■ Exercise brief
Quote all of the data exactly as given. Skip every picture it contains.

■ Supplied records
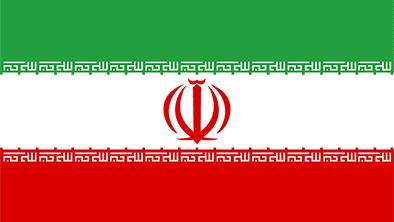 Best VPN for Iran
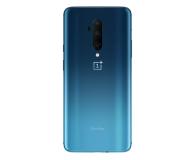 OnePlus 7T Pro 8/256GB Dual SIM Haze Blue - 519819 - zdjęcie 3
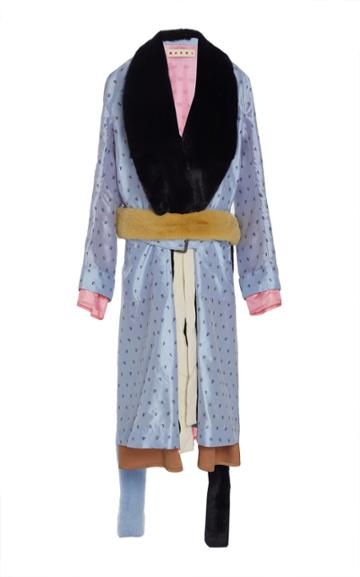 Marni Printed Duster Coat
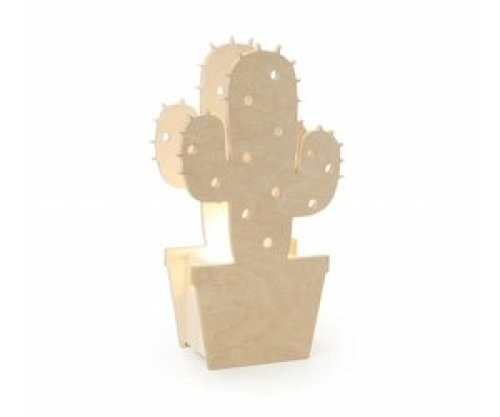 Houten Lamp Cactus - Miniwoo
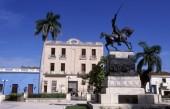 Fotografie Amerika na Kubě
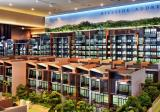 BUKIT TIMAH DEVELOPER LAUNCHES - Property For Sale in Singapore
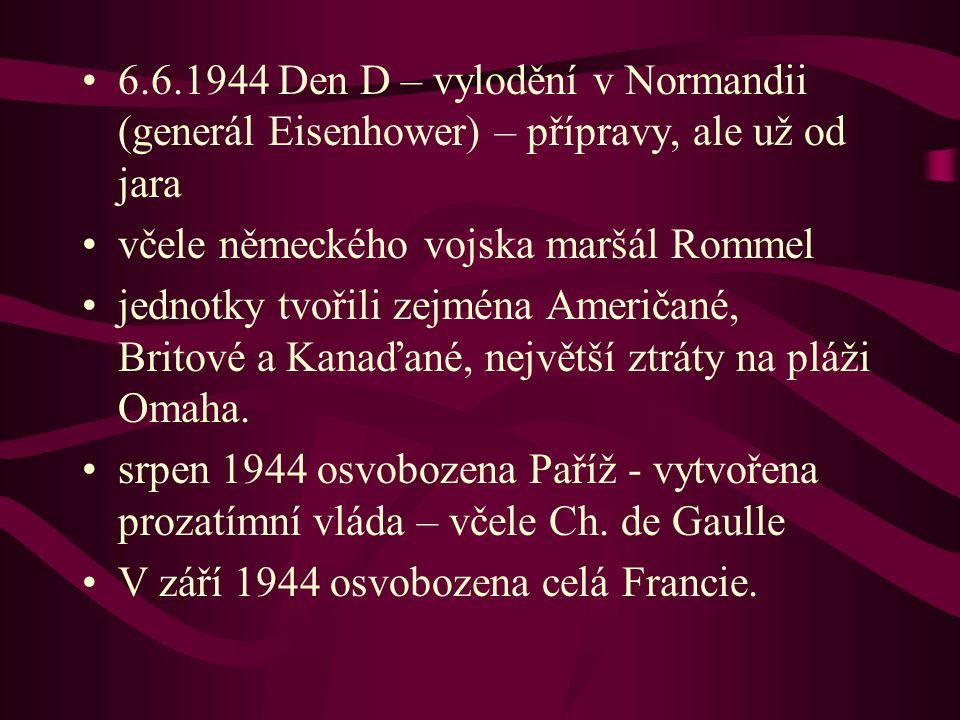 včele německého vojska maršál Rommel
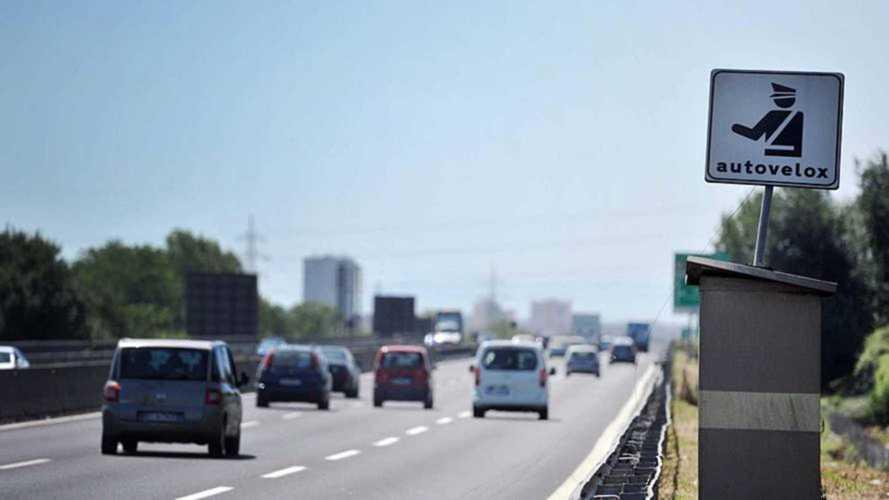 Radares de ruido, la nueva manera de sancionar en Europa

■ Exercise result
 Best VPN for Iran
 OnePlus 7T Pro 8/256GB Dual SIM Haze Blue - 519819 - zdjęcie 3
 Marni Printed Duster Coat
 Houten Lamp Cactus - Miniwoo
 Fotografie Amerika na Kubě
 BUKIT TIMAH DEVELOPER LAUNCHES - Property For Sale in Singapore
 včele německého vojska maršál Rommel
 Radares de ruido, la nueva manera de sancionar en Europa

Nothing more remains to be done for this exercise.